AzureFirewallSubnet Subnet for Azure Firewall controlling egress traffic.
ResourceProcessorSubnet Subnet for VMSS used by the Composition Service to host Docker containers to execute Porter bundles that deploys Workspaces.
WebAppSubnet Subnet for TRE API.
SharedSubnet Shared Services subnet for all things shared by TRE Core and Workspaces. Such as Source Mirror Shared Service and Package Mirror Shared Service.

All subnets (Core and Workspace subnets) have a default route which directs egress traffic to the Azure Firewall to ensure only explicitly allowed destinations on the Internet to be accessed.

There are a couple of exceptions:

  • AzureFirewallSubnet as it hosts the Azure Firewall which routes traffic to the Internet.
  • AzureBastionSubnet as it hosts Azure Bastion which is the management jump box within the VNET with Internet access.
  • AppGwSubnet as it hosts the Azure Application Gateway which has to be able to a ping the health endpoints e.g. TRE API.

Ingress and egress

Ingress traffic from the Internet is only allowed through the Application Gateway, which forwards HTTPS (port 443) call to the TRE API in the WebAppSubnet.

Egress traffic is routed through the Azure Firewall with a few exceptions and by default all ingress and egress traffic is denied except explicitly allowed.

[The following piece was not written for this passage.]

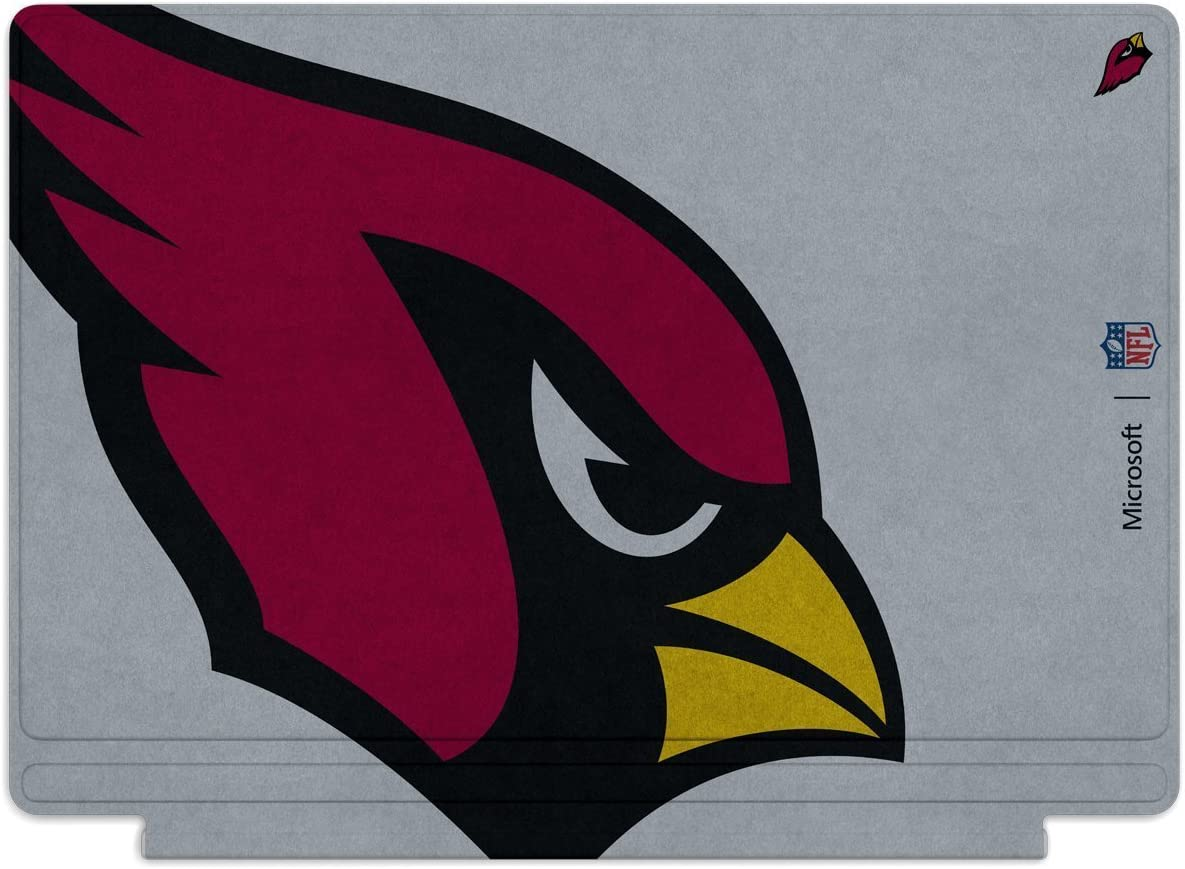Microsoft Surface Pro 4 Special Edition NFL Type Cover (Arizona Cardinals)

The explicitly allowed egress traffic is described here:

Azure Monitor

Azure Monitor resources are secured using Azure Monitor Private Link Scope (AMPLS) keeping all traffic inside the Microsoft Azure backbone network. The Azure Monitor resources and their network configuration is defined in /core/terraform/azure-monitor folder and the required private DNS zones in file /core/terraform/network/

Network security groups

TRE Core

Network security groups (NSG), and their security rules for TRE core resources are defined in /core/terraform/network/

Network security group Associated subnet(s)
nsg-bastion-subnet AzureBastionSubnet
nsg-app-gw AppGwSubnet
nsg-default-rules ResourceProcessorSubnet, SharedSubnet, WebAppSubnet


Azure TRE VNETs are segregated allowing limited traffic between the TRE Core VNET and Workspace VNETs. The rules to manage and limit the traffic between the TRE Core VNET and Workspace VNETs are defined by the nsg-ws network security group:

  • Inbound traffic from TRE Core VNET to workspace allowed for Azure Bastion (22, 3389) - All other inbound traffic from Core to workspace denied.
  • Outbound traffic to SharedSubnet from Workspace allowed.
  • Outbound traffic to Internet allowed on HTTPS port 443 (next hop Azure Firewall).
  • All other outbound traffic denied.

Each of these rules can be managed per workspace.


In Azure, traffic between subnets are allowed except explicitly denied.